# When That Dry Hit Sneaks Up On You



## Alex (3/7/14)

http://www.reddit.com/r/electronic_cigarette/comments/29r3bp/they_werent_kidding_about_dry_hits/

This is really good thread, had me in stiches, because I can relate.

Reactions: Funny 2


----------



## Andre (4/7/14)

Lol, "...like kissing satan's asshole....".

Reactions: Funny 1


----------



## Alex (4/7/14)

"
The worst part when you take a lung hit is that you don't taste it at first and then you realize what just happened all while knowing that the exhale is going to make you want to drown puppies.
Thought process; you take your hit thinking how awesome the flavor and the cloud will be.
You take the biggest hit since Hiroshima got bombed.
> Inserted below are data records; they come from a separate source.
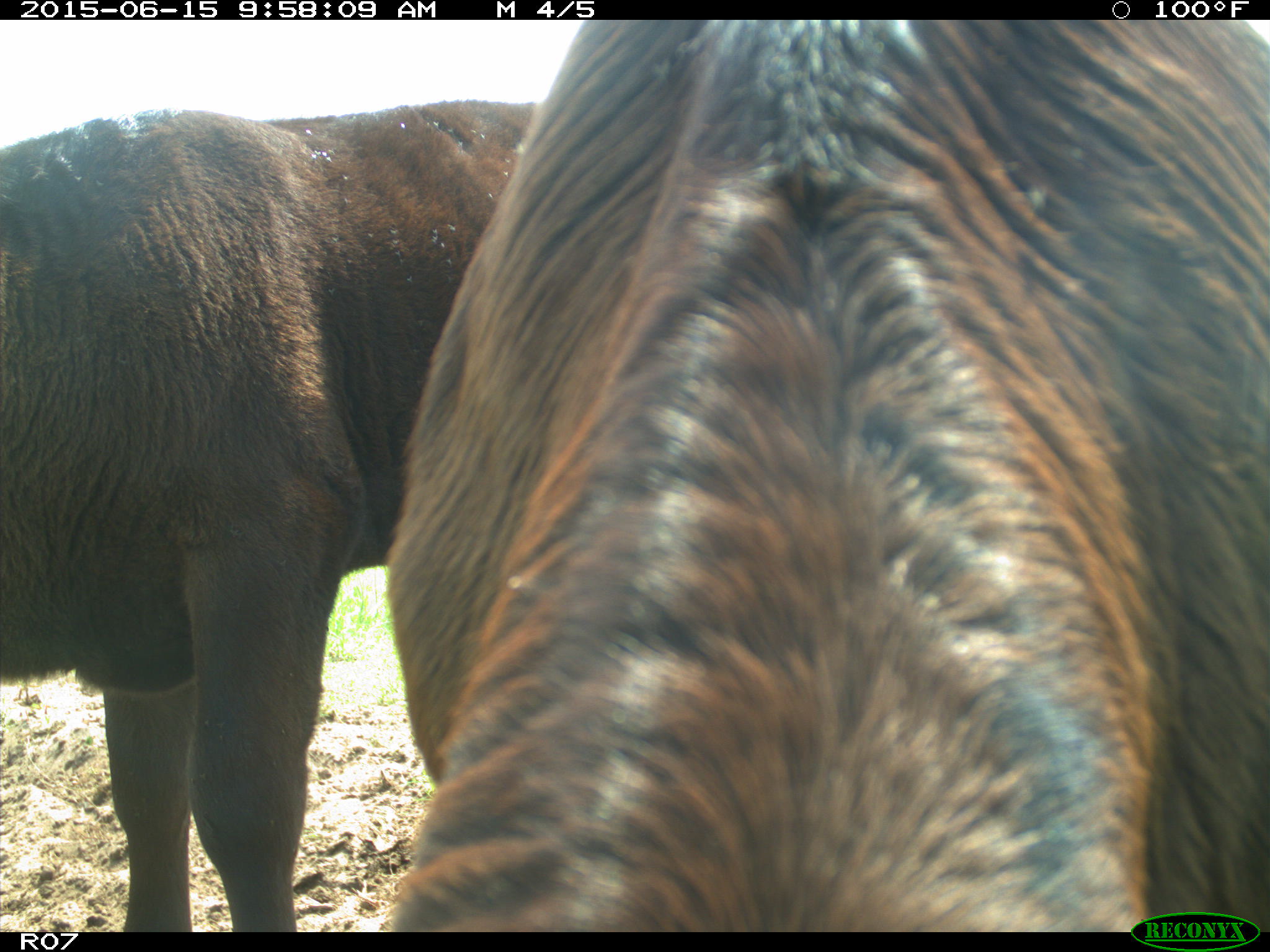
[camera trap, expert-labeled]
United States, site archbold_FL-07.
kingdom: Animalia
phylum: Chordata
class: Mammalia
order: Artiodactyla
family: Bovidae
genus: Bos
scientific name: Bos taurus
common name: domestic cow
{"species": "Bos taurus (domestic cow)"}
Man this is going to be sweet.
Wait wait wait... That didn't taste like {insert flavor here}
Too late.
So much anger.
I want to cry.
I'm going to punch a hole in the wall.
Do I face the music or do I end my life?
I face the music. I gain +5 courage.
This is what it must have felt like landing on the beach at Normandy.
You exhale.
Mustard gas coming out of your lung into your nose and mouth.
Mix of anger, regret and relief.
It's over.
You are reborn as a tiger.
"

Reactions: Agree 1 | Funny 3


----------



## annemarievdh (4/7/14)

It's the worst when you new and don't know what your doing and have no idea whats comming


----------



## MarkK (4/7/14)

"I face the music. I gain +5 courage."
LoL
nice one!


----------